Gefen convened a panel discussion titled “Innovation and Reinvention Across the Energy Value Chain,” which included Bonnie Titone, senior vice president and CIO of Duke Energy.

Titone offered her thoughts on the transition to clean energy and how the cloud can play a part in that shift. “We have to continue to optimize. We have to continue to look for ways to deliver the service on the back end from an operations perspective more efficiently and effectively as we’re going through the clean energy journey.”

Titone said renewable sources of energy, such as solar and battery-stored energy, are more costly than energy derived from traditional sources such as coal, natural gas and nuclear. “At the end of the day, you have to look for how to do the work more efficiently and effectively. I think that’s the piece that the cloud brings to the table that we don’t have in a traditional sense in a brick-and-mortar data center.”

DIVE DEEPER: Find out how IoT adoption is changing the future of energy management.

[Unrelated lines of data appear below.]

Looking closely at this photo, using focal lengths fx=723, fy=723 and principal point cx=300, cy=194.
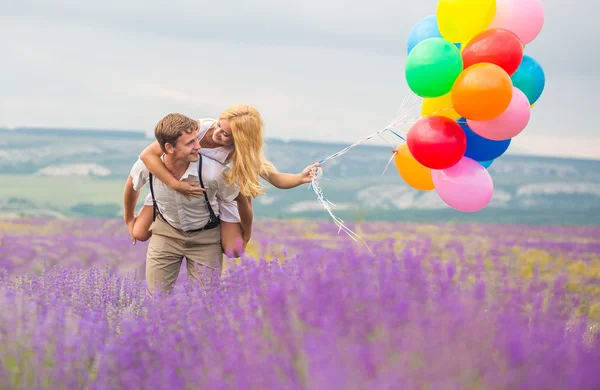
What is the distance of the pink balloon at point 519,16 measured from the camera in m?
3.91

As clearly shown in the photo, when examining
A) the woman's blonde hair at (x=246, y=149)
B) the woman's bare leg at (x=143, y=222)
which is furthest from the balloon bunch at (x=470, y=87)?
the woman's bare leg at (x=143, y=222)

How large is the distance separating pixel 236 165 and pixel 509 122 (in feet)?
4.64

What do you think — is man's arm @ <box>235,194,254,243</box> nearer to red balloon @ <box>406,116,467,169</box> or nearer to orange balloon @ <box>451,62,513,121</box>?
red balloon @ <box>406,116,467,169</box>

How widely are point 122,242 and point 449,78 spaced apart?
16.0 feet

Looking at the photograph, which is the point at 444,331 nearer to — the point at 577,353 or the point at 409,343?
the point at 409,343

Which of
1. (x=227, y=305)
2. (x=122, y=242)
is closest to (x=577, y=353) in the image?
(x=227, y=305)

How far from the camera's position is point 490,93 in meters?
3.52

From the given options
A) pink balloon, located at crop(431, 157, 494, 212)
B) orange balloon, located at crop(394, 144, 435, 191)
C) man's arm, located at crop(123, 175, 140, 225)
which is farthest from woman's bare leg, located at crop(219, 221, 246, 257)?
pink balloon, located at crop(431, 157, 494, 212)

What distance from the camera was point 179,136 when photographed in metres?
3.58

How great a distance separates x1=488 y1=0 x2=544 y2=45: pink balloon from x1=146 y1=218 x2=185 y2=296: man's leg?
2.09 m

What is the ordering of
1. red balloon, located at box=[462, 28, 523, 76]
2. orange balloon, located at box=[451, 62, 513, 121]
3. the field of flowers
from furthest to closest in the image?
red balloon, located at box=[462, 28, 523, 76] < orange balloon, located at box=[451, 62, 513, 121] < the field of flowers

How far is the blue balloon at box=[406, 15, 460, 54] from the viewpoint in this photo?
A: 13.5ft

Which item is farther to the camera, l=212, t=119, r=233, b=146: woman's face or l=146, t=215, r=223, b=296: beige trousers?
l=146, t=215, r=223, b=296: beige trousers

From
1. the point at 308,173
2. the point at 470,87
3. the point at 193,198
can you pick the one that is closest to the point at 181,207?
the point at 193,198
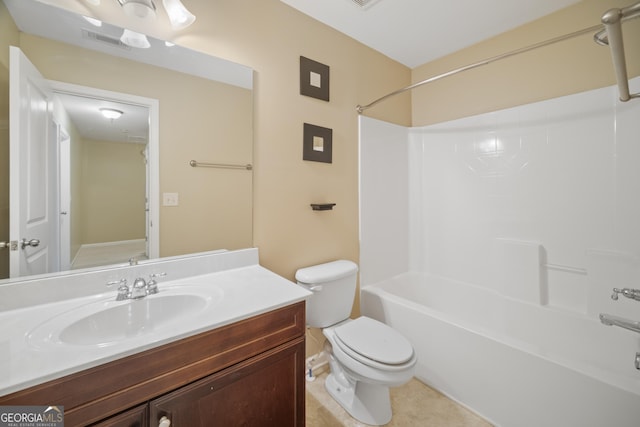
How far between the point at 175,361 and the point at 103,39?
4.36ft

Migrating to the Cloud Improves Efficiency for Utilities

Rick Snell, manager of digital foundations and enterprise architecture at Phillips 66, joined the conversation to share some of the benefits his company has reaped through cloud adoption. “We were able to erase the technical debt we had since the split in 2012,” he said. “Moving into the cloud, we were able to really erase that technical debt, especially in the telecom space with our call centers and the compute platform.”

Rudy Pawul, vice president of information and cybersecurity services at ISO New England, agreed that the cloud allows an organization to eliminate technical debt, referring to it as the “little gerbil wheel” of any organization’s IT environment. “Every three to five years, you’re rebuying compute, you’re rebuying storage, going through a huge upgrade project, and then it restarts the timeline to happen again.”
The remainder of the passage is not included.